- _DOCUMENT EXCERPT_:
++++++++++++++++++++
Photo: Melina Mara, Courtesy The Washington Post, via NPR.org

Dan Balz of the Washington Post

I’d never met him—he was three years ahead of me at the University of Illinois—but the Washington Post’s Dan Balz, 67, was instantly recognizable to me from his appearances on PBS’s Washington Week and MSNBC’s The Daily Rundown when I met him this morning at the Union League Club.

I read his latest book, Collision 2012: Obama vs. Romney and the Future of Elections in America, hoping for some juicy tidbits about Chicagoans who had starring roles in the ’12 election, and found lots on David Axelrod, but not too much on the usual cast of local characters (Rahm, Valerie, Bill, et al.). 

When I learned that he was coming to Chicago for an appearance tonight sponsored by Axelrod’s University of Chicago Institute of Politics, I jumped at the chance to interview him and to ask him about his roots in Freeport, Illinois, why he went east, and what’s the deal with Jeff Bezos buying the paper where he has worked for 35 years.

Here’s an edited transcript of our conversation:

CF: You say the Chicagoans you focused on in Collision are the people who ran the campaign. Who were the major players?

DB: David Axelrod obviously was a big player.

CF: If Axelrod had decided he wanted to become a rabbi or do something completely different or retire . . . would Obama have won this election? Just how pivotal was he?

DB: He’s very pivotal, but Obama probably would have won the election with or without David. Probably would have won the election with or without any individual in that campaign because it was a campaign of a lot of people and a lot of talent. But David was absolutely central to the operation because of his relationship with Obama, because of his ability to think through and frame the message, and because he’s good at what he does. He knows Obama; he can talk to Obama candidly; he can take the Obama message and put it out in a public way; he can help develop the advertising and the strategy and all that. He’s one of the two or three most important people in that operation, but . . . if you take any one of them out could they have still won? Probably.
++++++++++++++++++++
- _DATASET EXCERPTS_:
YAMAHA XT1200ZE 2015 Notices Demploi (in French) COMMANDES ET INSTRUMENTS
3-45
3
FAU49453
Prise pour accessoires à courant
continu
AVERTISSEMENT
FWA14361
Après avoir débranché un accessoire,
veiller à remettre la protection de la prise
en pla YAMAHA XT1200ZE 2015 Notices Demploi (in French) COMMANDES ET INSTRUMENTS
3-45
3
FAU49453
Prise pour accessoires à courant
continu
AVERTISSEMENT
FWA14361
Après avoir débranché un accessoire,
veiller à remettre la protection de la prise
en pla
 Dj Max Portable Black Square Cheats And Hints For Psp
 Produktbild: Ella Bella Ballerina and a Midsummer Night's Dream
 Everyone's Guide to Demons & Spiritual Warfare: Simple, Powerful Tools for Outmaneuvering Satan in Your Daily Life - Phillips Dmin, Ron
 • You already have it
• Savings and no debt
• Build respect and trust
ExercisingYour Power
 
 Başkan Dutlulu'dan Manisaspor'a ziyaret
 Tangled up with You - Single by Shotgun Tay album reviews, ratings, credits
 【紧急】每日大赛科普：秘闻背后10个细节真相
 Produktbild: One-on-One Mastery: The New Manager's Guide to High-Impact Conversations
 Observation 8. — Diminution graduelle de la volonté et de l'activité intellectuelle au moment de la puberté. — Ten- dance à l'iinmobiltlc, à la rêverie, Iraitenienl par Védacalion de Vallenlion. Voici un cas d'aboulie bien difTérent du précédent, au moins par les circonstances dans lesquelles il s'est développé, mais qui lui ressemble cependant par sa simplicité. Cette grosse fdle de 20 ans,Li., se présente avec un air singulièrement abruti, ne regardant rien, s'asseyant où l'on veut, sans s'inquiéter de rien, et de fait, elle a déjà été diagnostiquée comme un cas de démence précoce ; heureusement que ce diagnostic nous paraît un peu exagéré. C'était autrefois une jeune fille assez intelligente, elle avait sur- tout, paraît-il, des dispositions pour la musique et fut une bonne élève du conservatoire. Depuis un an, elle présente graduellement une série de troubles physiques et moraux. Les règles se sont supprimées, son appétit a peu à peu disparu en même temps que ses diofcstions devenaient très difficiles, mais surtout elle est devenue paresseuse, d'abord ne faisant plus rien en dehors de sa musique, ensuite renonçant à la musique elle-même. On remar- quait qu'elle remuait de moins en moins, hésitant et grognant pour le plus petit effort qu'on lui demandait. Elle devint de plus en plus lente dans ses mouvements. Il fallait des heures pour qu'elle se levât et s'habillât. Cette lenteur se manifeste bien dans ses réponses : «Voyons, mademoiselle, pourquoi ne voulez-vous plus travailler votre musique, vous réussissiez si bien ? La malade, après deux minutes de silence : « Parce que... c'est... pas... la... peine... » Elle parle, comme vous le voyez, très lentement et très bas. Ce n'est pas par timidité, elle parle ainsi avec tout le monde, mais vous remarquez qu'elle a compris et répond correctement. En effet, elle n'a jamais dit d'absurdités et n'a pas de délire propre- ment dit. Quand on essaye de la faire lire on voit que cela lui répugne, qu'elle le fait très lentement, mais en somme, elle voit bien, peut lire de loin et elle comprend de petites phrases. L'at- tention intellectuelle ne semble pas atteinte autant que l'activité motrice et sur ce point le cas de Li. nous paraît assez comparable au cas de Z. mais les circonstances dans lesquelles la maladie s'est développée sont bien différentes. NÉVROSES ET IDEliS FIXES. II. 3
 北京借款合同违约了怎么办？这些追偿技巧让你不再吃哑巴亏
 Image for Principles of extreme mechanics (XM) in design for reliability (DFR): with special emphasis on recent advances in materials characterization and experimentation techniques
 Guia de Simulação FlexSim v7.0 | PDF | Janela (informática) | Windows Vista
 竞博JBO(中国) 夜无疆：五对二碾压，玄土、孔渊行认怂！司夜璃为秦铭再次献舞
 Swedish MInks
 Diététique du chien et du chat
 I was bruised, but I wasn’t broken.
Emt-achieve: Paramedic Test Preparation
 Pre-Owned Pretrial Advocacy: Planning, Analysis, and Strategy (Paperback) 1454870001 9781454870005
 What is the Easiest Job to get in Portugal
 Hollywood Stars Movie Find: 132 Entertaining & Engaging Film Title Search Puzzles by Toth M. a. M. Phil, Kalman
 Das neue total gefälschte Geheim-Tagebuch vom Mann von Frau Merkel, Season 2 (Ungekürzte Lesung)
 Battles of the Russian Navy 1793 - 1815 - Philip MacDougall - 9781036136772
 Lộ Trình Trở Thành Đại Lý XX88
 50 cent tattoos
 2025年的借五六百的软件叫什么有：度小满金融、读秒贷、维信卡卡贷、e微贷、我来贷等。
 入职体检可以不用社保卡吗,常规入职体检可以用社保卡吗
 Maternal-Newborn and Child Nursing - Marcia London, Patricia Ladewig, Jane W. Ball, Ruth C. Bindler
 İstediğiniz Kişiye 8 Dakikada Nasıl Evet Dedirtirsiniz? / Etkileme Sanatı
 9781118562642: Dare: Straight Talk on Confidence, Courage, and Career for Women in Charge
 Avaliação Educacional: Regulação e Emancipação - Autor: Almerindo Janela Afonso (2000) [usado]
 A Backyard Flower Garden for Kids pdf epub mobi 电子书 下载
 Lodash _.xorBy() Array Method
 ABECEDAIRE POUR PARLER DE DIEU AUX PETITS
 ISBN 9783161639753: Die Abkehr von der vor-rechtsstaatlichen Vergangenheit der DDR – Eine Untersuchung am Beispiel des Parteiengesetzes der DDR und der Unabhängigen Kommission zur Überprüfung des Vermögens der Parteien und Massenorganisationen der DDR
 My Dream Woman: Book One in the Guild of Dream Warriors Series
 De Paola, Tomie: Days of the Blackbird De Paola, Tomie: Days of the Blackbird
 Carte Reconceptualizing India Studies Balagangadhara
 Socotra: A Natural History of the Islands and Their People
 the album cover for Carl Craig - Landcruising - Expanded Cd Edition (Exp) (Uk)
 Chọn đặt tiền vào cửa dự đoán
++++++++++++++++++++
- _WORK REQUIRED_: Reproduce the passage of the Dan Balz interview that begins at the words "DB: He’s very" and stops after "still won? Probably.".

- _RESPONSE_:
DB: He’s very pivotal, but Obama probably would have won the election with or without David. Probably would have won the election with or without any individual in that campaign because it was a campaign of a lot of people and a lot of talent. But David was absolutely central to the operation because of his relationship with Obama, because of his ability to think through and frame the message, and because he’s good at what he does. He knows Obama; he can talk to Obama candidly; he can take the Obama message and put it out in a public way; he can help develop the advertising and the strategy and all that. He’s one of the two or three most important people in that operation, but . . . if you take any one of them out could they have still won? Probably.